Bible study lessons, encouragement, prayer, revival, sermon

Pink slip…

Trust in the Lord with all thine heart; and lean not unto thine own understanding. In all thy ways acknowledge him, and he shall direct thy paths. Be not wise in thine own eyes: fear the Lord , and depart from evil. — Proverbs 3:5‭-‬7 KJV

Today, the Lord gave me the above scripture. I had no idea what all would come along with it, but I knew it was filling me up. Today as I waited on the Lord he allowed me to spend time in the book of 1 Corinthians. He allowed me to study the entire book [again]. I’m grateful he did. Everything I read about is currently where he has brought me to. One of the things he said to me which did exactly as it says was this:

I am glad of the coming of Stephanas and Fortunatus and Achaicus: for that which was lacking on your part they have supplied. For they have refreshed my spirit and yours: therefore acknowledge ye them that are such. — 1 Corinthians 16:17‭-‬18 KJV

For those of us that choose to answer God’s call and go forth to preach and teach the gospel [full time], there will be some hills and mountains and ditches you will have to get through. But again, be encouraged and remember what God tells you,

Acknowledge him in ALL your ways.

Do you see that pink paper in the back? Let’s call it the pink slip. I applied online for a job. I have not applied for work for 9 years. I’ve been faithfully devoted and dedicated to fulfilling the work of the ministry. I have had all types of attacks come against me to try and derail me, but yet the Lord kept me going. I’ve experienced a cheating spouse, eviction, my oldest son turning to drugs and the street and having me falsely arrested and jailed, my grandmother dying, 2 births and 1 birth to a stillborn, friends distancing themselves, people saying they will help me and later saying it’s too much, and of course the one that started it all; being stabbed thirteen times and my body enduring a collapsed lung, spinal damage and nerve damage; and being denied disability benefits although I’ve worked since the age of 14.

I don’t list those things for pity or to defame my Lord and Savior. By no means no. I list them to praise the Lord for sustaining me through all of those storms. When it looked as if it was a wrap, God came in and saved the day again and again and again. That’s who he is — Our Saviour! Our Father; Our Lord; Our Redeemer. Our very present help in time of need.

So today, I told God that if he needs for me to return to a 9 to 5 for now in order for me to do the work he has called me to do, then I am all his and I am willing to do that. It’s not from a place of unbelief. It’s from a place of surrender. I want the Lord to use me however he may need to in order for his will to go forth. While there is a few obstacles blocking me from working a regular job, I believe God so much that I know only he would be the one to allow me to work any job, so I surrendered it all to him. I promised God I would no longer complain, but that I would only pray; pray without ceasing. Is this what I believe God wants for me to do? The answer is no. However, I believe that any child will be willing to help their Father in anyway they can when they see a need.

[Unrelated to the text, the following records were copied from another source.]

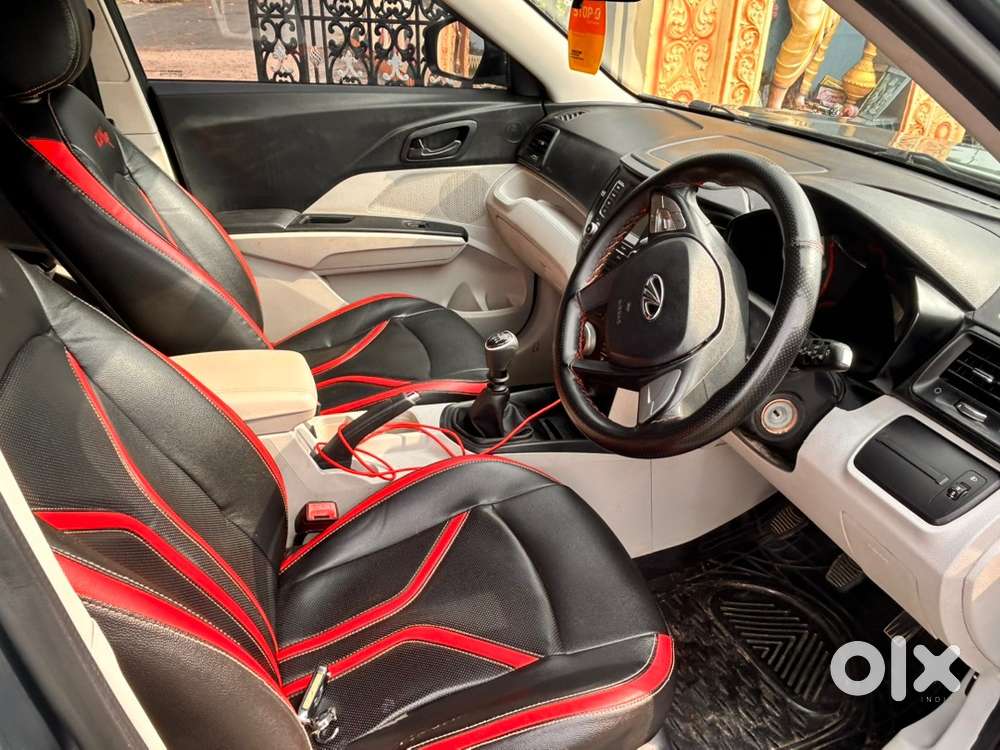 Mahindra Xuv300 Diesel Manual 2019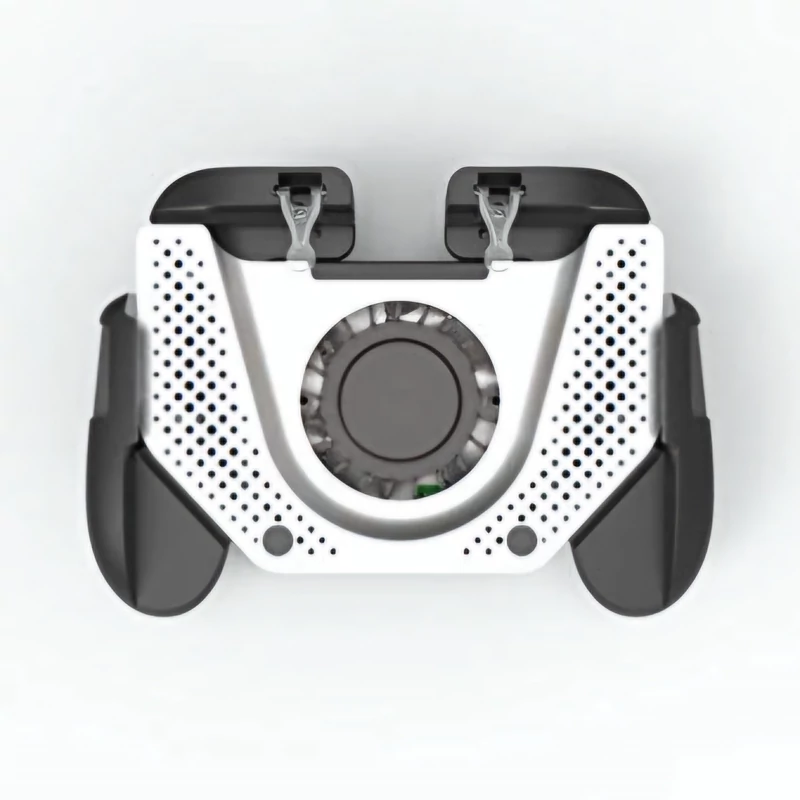 تجربه بازی روان موبایل با دسته ICETEK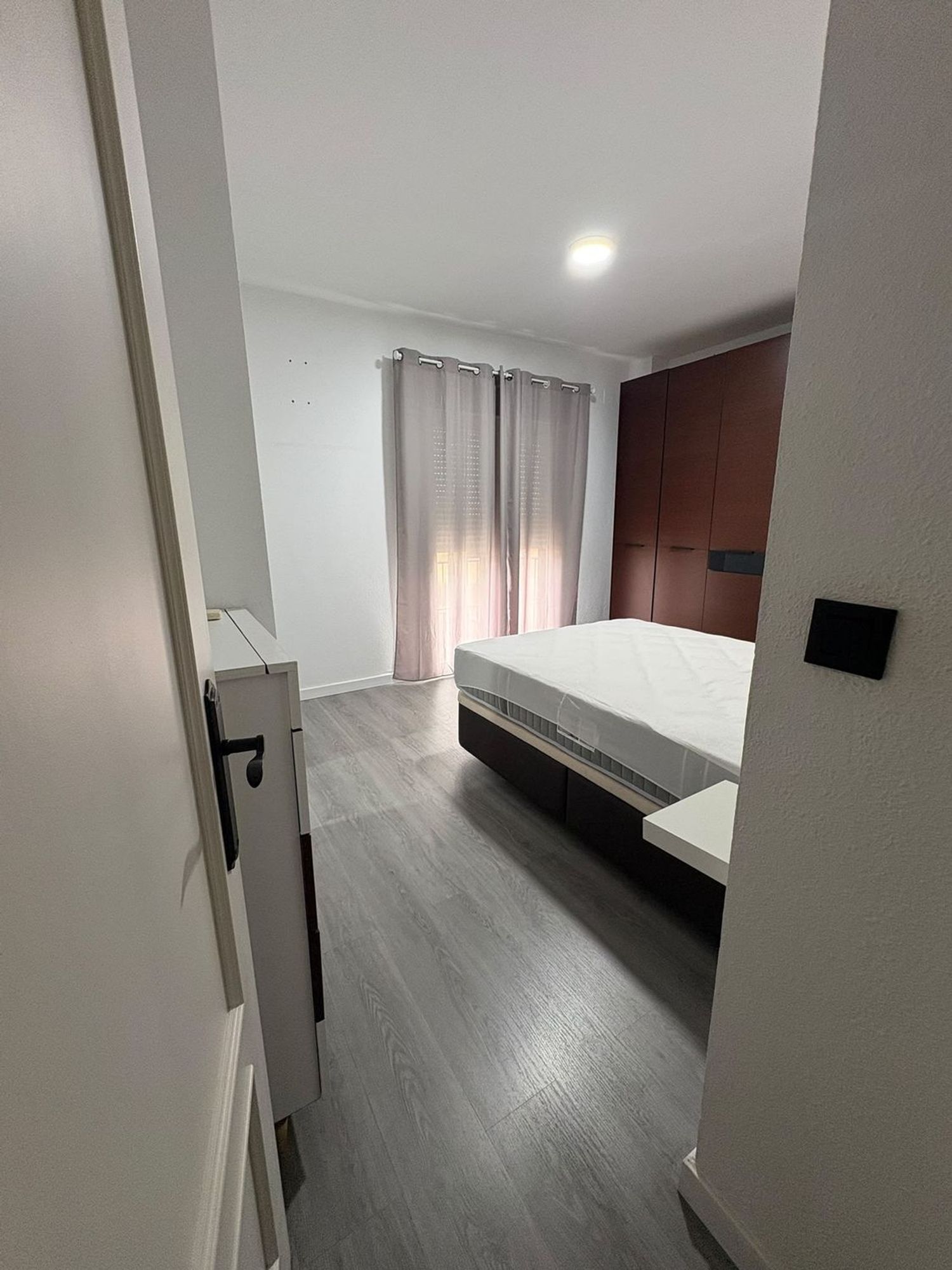 Chalet adosado en Palomares del Río - Foto 18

God knows my heart and he sees it. I cried and then began to fill out the application on line. When I finish I went back to prayer. I am believing for a major miracle right now. For us to have a home to live and until then for us to be able to pay for this hotel room. But my prayer doesn’t stop there. I’m praying for the people to return to the Lord and submit to his ways. To not be afraid. To draw closer to God and learn of him. To acknowledge him and walk in his ways. To be like Jesus. I’m praying for family members, friends, and people I’ve met along the way. In praying for God’s people to wake up and arise in the Spirit of the Lord. Not for me [God knows my heart] but for God, our Father.

The Lord has given me my next assignment and so I understand the attacks. Anything to try and tempt me to walk away from going forth and leading this Revival. But no matter what, I’m not quitting. No matter how much longer it may take me, I’m going to obey my Father and do what he says.

I’m believing for the Lord to send my ministering angels. I know they are on the way. While I wait for tonight to be paid in full, I will continue to serve the Lord by sitting at his feet like Mary and listening to him as I study and meditate and fast and pray. It’s turning around. He will refresh my spirit. He is Lord.

I know the song says, “Nobody told me the road would be easy…” but I don’t agree. Jesus tells me in the Holy Bible, [it is written]

For my yoke is easy, and my burden is light. — Matthew 11:30

IT’S TIME — TIME FOR REVIVAL!

Be encouraged. Be inspired. Be who God created you to be.